Set up Sciagraph for production use

Sciagraph is designed as always-on profiling: it should be both robust and fast enough that you can enable it on all your production batch jobs. Then, when you find you’re using too many resources or your program is too slow, you can go back and look at the profiling results.

To run Sciagraph in production, you need to ensure four things:

  1. The sciagraph package is installed.
  2. Your program runs with SCIAGRAPH_ACCESS_KEY and SCIAGRAPH_ACCESS_SECRET environment variables set.
  3. Your program is run with Sciagraph enabled.
  4. You are keeping tracking of the resulting profiling reports.

This articles covers the first three requirements; the fourth is covered in a separate howto on keeping track of reports.

Step 1: Making sure sciagraph is installed

The sciagraph package can be installed normally from PyPI. Make sure you’re using a recent version of pip by upgrading it first; you can easily upgrade pip by running inside a virtualenv.

pip install --upgrade pip
pip install sciagraph

Given it’s just a normal PyPI package, you can add sciagraph as just another dependency to your application, by adding it to the relevant dependency list for your application:

  • requirements.txt
  • setup.py
  • Pipfile (if you’re using Pipenv)
  • pyproject.toml (if you’re using Poetry or Flit)
  • environment.yml (if you’re using Conda)

Conda packages are not available yet.

Step 2: Sign up for an account

In order to use Sciagraph in production, you will need an account with the Sciagraph service. This will give you the access key for the next step.

To get an access key, sign up for a Sciagraph account.

Step 3: Making sure API token environment variables are set

In order to validate that you are a paying user of Sciagraph, you need to set two environment variables wherever your program is running: SCIAGRAPH_ACCESS_KEY and SCIAGRAPH_ACCESS_SECRET. As with other secrets, you don’t want to check these in to your source code repository. You need to get these two environment variables from your new account.

In shell scripts you can just set these with an export command:

export SCIAGRAPH_ACCESS_KEY=...
export SCIAGRAPH_ACCESS_SECRET=...

Setting environment variables in containers

Container runtimes typically have a way to set environment variables. For example:

The documentation will eventually have more detailed instructions for getting these and other runtime environments configured appropriately. Please reach out if you need help.

Step 3: Run your program with Sciagraph enabled

At the moment Sciagraph profiles you whole process, from start to finish. In the future additional options will be available for situations like Celery workers that can run multiple jobs, but for now only a single job per process is supported.

Let’s say your program is typically run like this:

$ python yourprogram.py --load=data/ --twiddle=2.718

There are two ways you can your program with Sciagraph.

Option #1: Running your program with python -m sciagraph

Instead of running your program as above, you can run it with python -m sciagraph run:

$ python -m sciagraph run yourprogram.py --load=data/ --twiddle=2.718

This launches a new Python subprocess, and that is what actually runs your code.

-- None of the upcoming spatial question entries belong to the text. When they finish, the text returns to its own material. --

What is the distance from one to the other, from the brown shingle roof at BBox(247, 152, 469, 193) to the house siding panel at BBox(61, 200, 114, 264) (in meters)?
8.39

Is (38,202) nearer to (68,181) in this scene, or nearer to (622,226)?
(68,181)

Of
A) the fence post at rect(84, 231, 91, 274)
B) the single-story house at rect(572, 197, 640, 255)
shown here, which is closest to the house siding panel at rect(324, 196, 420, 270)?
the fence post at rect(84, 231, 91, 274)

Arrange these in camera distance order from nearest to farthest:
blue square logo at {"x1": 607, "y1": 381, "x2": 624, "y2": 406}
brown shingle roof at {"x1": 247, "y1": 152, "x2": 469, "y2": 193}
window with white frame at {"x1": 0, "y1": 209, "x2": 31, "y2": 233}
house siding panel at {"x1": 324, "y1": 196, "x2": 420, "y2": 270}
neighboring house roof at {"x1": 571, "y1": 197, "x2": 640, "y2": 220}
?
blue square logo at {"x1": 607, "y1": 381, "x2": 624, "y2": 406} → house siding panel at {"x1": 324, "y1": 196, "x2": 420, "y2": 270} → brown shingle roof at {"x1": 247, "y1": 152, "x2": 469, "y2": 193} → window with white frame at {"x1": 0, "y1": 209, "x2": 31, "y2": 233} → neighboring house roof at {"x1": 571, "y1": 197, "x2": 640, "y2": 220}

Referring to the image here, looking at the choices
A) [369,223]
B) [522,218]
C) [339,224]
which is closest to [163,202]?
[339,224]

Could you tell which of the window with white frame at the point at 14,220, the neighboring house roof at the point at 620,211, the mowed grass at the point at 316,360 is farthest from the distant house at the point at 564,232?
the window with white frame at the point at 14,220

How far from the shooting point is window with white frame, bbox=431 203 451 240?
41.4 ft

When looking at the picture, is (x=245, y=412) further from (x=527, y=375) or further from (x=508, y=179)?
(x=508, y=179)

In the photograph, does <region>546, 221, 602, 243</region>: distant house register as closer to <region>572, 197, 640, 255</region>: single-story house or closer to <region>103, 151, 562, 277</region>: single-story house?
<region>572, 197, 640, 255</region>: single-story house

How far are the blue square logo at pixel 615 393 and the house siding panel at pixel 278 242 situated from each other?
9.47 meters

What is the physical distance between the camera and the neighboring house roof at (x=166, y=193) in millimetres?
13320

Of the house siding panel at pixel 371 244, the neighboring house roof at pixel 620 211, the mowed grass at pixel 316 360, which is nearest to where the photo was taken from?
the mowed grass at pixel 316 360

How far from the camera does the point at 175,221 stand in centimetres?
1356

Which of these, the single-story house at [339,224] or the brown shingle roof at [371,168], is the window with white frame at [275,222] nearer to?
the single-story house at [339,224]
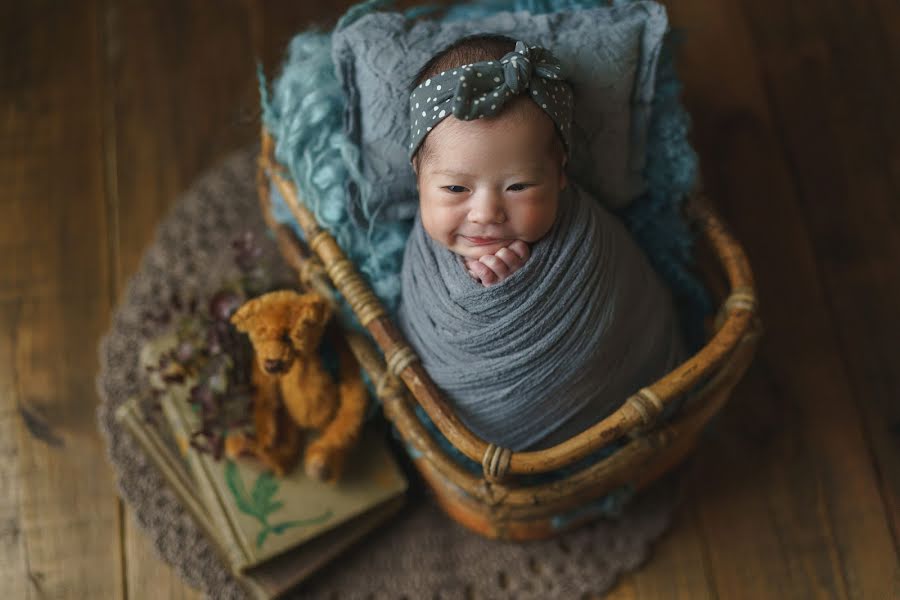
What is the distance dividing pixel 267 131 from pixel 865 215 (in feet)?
3.40

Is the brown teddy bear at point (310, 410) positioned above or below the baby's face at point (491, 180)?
below

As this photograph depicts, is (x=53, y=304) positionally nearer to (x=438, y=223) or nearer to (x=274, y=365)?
(x=274, y=365)

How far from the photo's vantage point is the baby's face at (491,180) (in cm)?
100

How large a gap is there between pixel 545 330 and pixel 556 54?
37 cm

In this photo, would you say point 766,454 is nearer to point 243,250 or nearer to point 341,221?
point 341,221

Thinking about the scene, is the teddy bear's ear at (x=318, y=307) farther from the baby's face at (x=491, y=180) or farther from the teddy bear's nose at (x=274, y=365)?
the baby's face at (x=491, y=180)

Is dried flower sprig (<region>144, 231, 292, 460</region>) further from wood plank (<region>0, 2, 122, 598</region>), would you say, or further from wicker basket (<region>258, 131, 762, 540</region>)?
wood plank (<region>0, 2, 122, 598</region>)

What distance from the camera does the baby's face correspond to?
1.00m

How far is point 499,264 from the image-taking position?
1065 millimetres

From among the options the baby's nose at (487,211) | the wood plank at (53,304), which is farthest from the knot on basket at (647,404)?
the wood plank at (53,304)

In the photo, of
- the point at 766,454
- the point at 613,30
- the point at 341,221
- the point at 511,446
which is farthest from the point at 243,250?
the point at 766,454

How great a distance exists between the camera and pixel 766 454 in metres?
1.38

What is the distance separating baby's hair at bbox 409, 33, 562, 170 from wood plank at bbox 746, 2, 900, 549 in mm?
704

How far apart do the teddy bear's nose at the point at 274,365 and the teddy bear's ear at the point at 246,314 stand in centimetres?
6
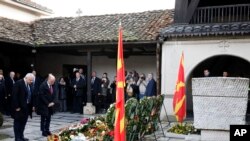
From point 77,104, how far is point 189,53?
18.1ft

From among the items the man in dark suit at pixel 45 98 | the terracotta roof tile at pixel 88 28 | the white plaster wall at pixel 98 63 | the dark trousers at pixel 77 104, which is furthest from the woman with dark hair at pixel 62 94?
the man in dark suit at pixel 45 98

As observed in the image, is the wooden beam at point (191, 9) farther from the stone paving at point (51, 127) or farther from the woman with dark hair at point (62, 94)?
the woman with dark hair at point (62, 94)

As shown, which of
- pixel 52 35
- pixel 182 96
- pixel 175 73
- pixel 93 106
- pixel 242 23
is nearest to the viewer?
pixel 182 96

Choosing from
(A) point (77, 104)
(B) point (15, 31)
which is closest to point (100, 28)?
(A) point (77, 104)

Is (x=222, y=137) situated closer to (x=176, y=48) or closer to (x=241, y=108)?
(x=241, y=108)

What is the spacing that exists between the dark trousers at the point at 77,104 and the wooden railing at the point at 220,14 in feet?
19.3

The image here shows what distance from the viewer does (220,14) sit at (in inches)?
528

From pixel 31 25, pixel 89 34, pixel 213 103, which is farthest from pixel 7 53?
pixel 213 103

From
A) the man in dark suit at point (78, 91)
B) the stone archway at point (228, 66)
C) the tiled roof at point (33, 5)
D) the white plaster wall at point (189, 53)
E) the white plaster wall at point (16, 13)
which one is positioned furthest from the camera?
the tiled roof at point (33, 5)

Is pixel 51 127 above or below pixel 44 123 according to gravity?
below

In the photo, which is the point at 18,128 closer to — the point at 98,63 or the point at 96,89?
the point at 96,89

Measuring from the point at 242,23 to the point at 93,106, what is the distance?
7133 millimetres

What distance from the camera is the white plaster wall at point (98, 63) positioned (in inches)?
673

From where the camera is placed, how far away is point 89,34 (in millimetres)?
15531
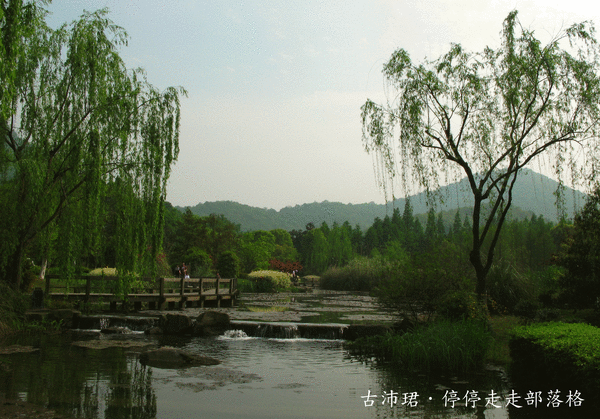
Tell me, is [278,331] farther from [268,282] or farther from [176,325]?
[268,282]

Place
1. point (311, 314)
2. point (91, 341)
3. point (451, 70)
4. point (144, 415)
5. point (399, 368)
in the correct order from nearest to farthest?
point (144, 415)
point (399, 368)
point (91, 341)
point (451, 70)
point (311, 314)

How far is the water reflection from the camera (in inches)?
284

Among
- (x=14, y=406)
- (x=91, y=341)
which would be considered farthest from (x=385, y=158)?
(x=14, y=406)

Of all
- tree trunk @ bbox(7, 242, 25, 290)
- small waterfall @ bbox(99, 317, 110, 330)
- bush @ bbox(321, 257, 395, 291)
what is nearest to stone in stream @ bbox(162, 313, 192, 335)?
small waterfall @ bbox(99, 317, 110, 330)

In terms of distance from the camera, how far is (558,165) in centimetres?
1388

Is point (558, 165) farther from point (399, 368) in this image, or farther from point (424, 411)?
point (424, 411)

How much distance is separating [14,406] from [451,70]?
1378 centimetres

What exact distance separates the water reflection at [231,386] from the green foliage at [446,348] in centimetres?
49

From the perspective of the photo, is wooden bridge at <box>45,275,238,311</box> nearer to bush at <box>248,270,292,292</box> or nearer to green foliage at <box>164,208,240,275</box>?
bush at <box>248,270,292,292</box>

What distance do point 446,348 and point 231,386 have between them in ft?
15.3

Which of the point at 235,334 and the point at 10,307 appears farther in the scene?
the point at 235,334

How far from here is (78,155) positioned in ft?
45.4

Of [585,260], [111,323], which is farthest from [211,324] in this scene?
[585,260]

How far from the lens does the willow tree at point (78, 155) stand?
45.8 ft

Any arguments after run are passed to the new Python interpreter. So if your program is typically run like this:

$ python -m yourpackage arg1 arg2

You can run it with Sciagraph like so:

$ python -m sciagraph run -m yourpackage arg1 arg2

Option #2: Enabling Sciagraph using an environment variable

In some cases you can’t use python -m sciagraph. In this situations, you can instead automatically enable profiling on Python processes by setting an environment variable.

$ export SCIAGRAPH_MODE=process
$ python yourprogram.py --load=data/ --twiddle=2.718

The Python program above will be automatically profiled using Sciagraph, because that environment variable is set.

Next steps

Once you have installed Sciagraph, setting the secrets, and enabled profiling, your program will automatically run under Sciagraph profiling. When the batch process exits, it will upload the report in encrypted form, log the information needed to download the report, and store the report to local disk if you want to store reports yourself.